Guerras De Internet — Natalia Zuazo / Wars On The Net by Natalia Zuazo (spanish book edition)

Es un interesante libro de esta periodista argentina que estudio Ciencias Políticas y para nada es un libro tecnológico y si resaltando el carácter social e humano.
Tratar a internet como una religión universal tiene muchos riesgos. Se debe enfrentar esos riesgos y contar las historias humanas de internet para hacerla real, para darle nombres a sus protagonistas, para saber cuáles son los caños que atraviesa para funcionar, quiénes la controlan, quiénes quieren hacerla invisible y cuánto de eso sabemos o ignoramos.
Existen algunos miedos. Me preocupa especialmente el desarrollo de las tecnologías (de países o de empresas) orientadas a controlar las vidas de la gente, con la excusa de hacerla más fácil o de proteger la seguridad. Me inquieta que la conexión crezca más en ciertas zonas del mundo, como todo producto del capitalismo. No porque la llegada de internet vaya automáticamente a civilizar a los no conectados. Sino porque es otra forma de desigualdad. Me preocupa que no podamos ver algo que la escritora y activista norteamericana Rebecca MacKinnon explica con elocuencia: le damos un poder excesivo a internet porque el valor supremo es estar conectados, pero no nos preguntamos quién la controla ni qué hace con nuestra información. El problema es que la libertad de todos depende cada vez más de quién controla esa información que está en internet, pero que la manejamos nosotros, los humanos. Los seres humanos escriben las máquinas y los programas que la manejan. Los seres humanos siguen haciendo las leyes. Y las leyes, en el caso de internet, están en los códigos.

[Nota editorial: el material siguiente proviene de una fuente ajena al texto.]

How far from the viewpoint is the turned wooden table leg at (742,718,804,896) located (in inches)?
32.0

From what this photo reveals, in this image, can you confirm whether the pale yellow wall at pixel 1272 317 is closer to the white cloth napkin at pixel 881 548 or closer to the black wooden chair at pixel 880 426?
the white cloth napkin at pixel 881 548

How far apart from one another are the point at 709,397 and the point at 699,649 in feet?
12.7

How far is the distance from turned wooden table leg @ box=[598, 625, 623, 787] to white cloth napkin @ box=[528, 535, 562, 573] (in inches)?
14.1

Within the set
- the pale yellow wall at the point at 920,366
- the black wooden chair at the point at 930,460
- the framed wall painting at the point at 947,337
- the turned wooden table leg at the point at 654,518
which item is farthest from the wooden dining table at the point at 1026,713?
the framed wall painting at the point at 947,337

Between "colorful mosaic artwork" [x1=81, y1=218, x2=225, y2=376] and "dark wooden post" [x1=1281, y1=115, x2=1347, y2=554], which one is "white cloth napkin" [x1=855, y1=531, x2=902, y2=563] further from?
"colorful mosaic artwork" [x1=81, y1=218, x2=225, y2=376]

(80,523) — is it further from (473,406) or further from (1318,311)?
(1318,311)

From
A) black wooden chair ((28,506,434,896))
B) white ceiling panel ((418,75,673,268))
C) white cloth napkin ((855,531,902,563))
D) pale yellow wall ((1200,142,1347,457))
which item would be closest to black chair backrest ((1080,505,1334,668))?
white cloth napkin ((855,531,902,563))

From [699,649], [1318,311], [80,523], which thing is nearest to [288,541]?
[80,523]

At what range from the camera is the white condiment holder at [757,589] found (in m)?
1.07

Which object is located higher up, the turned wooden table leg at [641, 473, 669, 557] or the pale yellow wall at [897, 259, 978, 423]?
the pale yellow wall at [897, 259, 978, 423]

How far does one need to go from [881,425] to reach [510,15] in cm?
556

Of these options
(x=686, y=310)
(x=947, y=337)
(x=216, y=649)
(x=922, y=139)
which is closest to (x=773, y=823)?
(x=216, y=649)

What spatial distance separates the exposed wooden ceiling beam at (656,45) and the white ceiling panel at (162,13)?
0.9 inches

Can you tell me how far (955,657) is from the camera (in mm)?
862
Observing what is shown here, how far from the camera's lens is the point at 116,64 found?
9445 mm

Internet no se detiene. El animal puede herirse, pero nunca de muerte. Es tan esencial para los dos mil millones de personas que la usamos a diario como para los infinitos procesos de comunicación de empresas, organismos gubernamentales, fábricas, transportes. La vida moderna funciona y se alimenta de datos. El 95% de la información del planeta se encuentra digitalizada y está disponible en internet y otras redes informáticas.
Transportar diariamente todos estos caudales de datos es el trabajo de una industria monumental y millonaria.

Internet es la estructura artificial más grande y compleja creada por la humanidad. Es también, nuestra creación más colectiva: la que más partes necesita, al mismo tiempo, tomando decisiones conjuntas. Pero sus dueños materiales no son tantos y pueden dividirse en dos grandes grupos: los proveedores de tránsito y los proveedores de contenidos. Entre ambos se divide el reino de internet. Y también, entre cada bando, se está librando la primera de las guerras de internet: la batalla por la neutralidad. La base de esta lucha es económica: quién paga la inversión en “caños” que requiere un uso cada vez más intensivo de la Red.
Pero gobernar internet es especialmente complejo porque las instituciones deciden también sobre una de las industrias más millonarias del mundo. Las empresas de contenidos como Google, Yahoo y Facebook, que hoy concentran grandes flujos de información y datos de la Red, se transformaron en grandes actores de poder económico y político.
En 2007, el 50% del tráfico de internet se consumía a través de cientos de miles de sitios dispersos por el mundo. En 2009, ese mismo porcentaje pasaba solo por 150 sitios. Cinco años después, en 2014, la mitad del tráfico mundial de la Red se concentraba en 35 sitios que ofrecen cada vez más servicios y aplicaciones y a los que confiamos la mayor parte de nuestro tiempo, consumos y datos. Entre ellos, los cinco más grandes tienen una presencia descomunal.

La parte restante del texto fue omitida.